Politically speaking, police and teachers are a great deal alike in that their agencies are swaddled and padded by the sentimentality attached to their professions. Just as the Democrats are reflexively defensive about teachers, Republicans take an excessively heroic view of the police. In both cases, political tribalism causes partisans to excuse or minimize behavior that ranges from the incompetent to the criminal. In both cases, the story is almost always the same: “a few bad apples.”

And maybe it is a few bad apples. But the rest of the proverb gets left out: “A few bad apples spoil the whole barrel.” And whole-barrel spoilage is what we are seeing in police departments around the country.

That should not surprise us. Police departments and schools are subject to exactly the same problems we expect to see in other government agencies: agent-principal problems, institutional capture, misaligned incentives, nepotism, self-dealing, closing of the ranks in the face of criticism. Taking a hero-worshipping view of police officers or teachers can prevent us from working toward the institutional reforms in law enforcement and education that are so obviously needful.

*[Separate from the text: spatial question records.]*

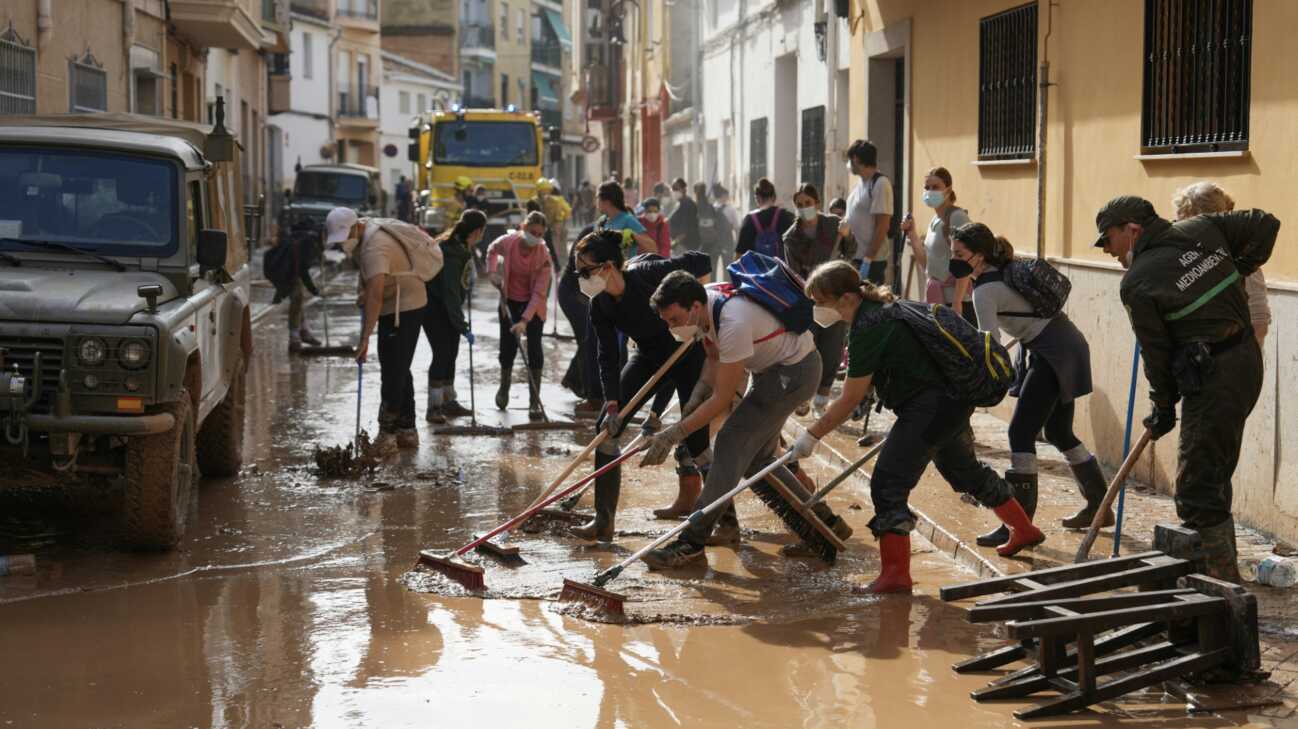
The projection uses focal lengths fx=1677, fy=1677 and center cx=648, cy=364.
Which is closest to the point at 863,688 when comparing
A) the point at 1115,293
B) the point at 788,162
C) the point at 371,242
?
the point at 1115,293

Republicans can see that there are problems with the schools, and Democrats can see that there are problems with the police. On balance, Republicans are more open to police reform than Democrats are to school reform, but both issues are dominated by the politics of tribal allegiance.

Dallas will lay a few hundred thousand dollars on the table and conduct a nationwide search for a new chief, who will, if precedent holds, heroically overpromise and dramatically under-deliver. Changing the name and the face at the top of the org chart may be necessary, and it may even be healthy, but the institution’s problems are bigger and deeper than that. Around the country, our city leaders take a “shopping list” view of deep and complex challenges, and proceed as though hiring a new leader who meets x, y, and z criteria is enough. But real reform is not a widget that can be purchased and installed.

There are not many genuinely heroic and transformative leaders of municipal agencies to be found in the job market. Relying on such saviors is a formula for failure, as Dallas and so many other cities have shown.